The Court of Appeal has ruled that a 10% uplift on general damages will not apply to cases begun before 1 April on a conditional fee agreement (CFA).
In a ruling made today, the most senior judges in England and Wales overturned an earlier judgment that would have applied the uplift to all cases settled after 1 April.
The court also ruled that it will apply to all types of claims, rather than just personal injury cases.
The Association of British Insurers had intervened in the case to ask the court to reconsider its original decision, which it claimed would cost the industry around £300m in extra costs.
Lord chief justice Lord Judge stated that the uplift had originally been proposed by Sir Rupert Jackson as part of a ‘balanced package of reforms’ and had warned against unpicking this package.

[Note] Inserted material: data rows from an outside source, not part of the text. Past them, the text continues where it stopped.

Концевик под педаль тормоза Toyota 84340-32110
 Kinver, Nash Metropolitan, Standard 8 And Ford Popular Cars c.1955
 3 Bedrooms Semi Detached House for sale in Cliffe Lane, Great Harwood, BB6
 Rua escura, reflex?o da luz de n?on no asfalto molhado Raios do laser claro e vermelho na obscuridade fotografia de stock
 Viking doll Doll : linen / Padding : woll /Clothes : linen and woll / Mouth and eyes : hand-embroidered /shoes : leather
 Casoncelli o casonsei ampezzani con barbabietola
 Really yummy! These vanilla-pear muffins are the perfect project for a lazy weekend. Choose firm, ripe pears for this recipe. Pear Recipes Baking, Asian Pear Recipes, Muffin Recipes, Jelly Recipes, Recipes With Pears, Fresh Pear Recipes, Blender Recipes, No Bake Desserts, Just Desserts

The judgment said: ‘The primary purpose of the 10% increase in damages would be to compensate successful claimants, as a class, for being deprived of the right which they had enjoyed since 2000 to recover success fees from defendants, in cases where a claimant was funding the legal costs of pursuing his or her claim by a CFA.’
It added that accepting the ABI’s argument would be likely to lead to fewer procedural problems, particularly if a Part 36 offer was sufficient at the time it was made but insufficient after 1 April.
The court did reject the ABI’s contention that all ‘conventional’ claimants and self-represented litigants should also not receive the 10% if the case begins before 1 April. This was because they are not likely to be any worse off as a result of changes to the CFA after 1 April, so the logic underpinning the ABI’s argument was not present.
James Dalton, the ABI’s assistant director of motor and liability, said: ‘The insurance industry had taken this action to reduce unnecessary costs being passed onto honest motorists.
‘Today’s decision by the Court of Appeal means that insurers will not be forced to pass on about £300m in increased costs to the premium paying public, which represents around £13 per motor insurance policy. We have won a battle against unnecessary costs but not the war.’
The Association of Personal Injury Lawyers, which had contested the ABI appeal, said the ruling would ‘introduce unfairness where before there was an even playing field’.
APIL president Karl Tonks said: ‘It could easily mean that two claimants leaving court on the same day, with the same injuries, will receive different damages just because of the date on which they signed their funding agreement.’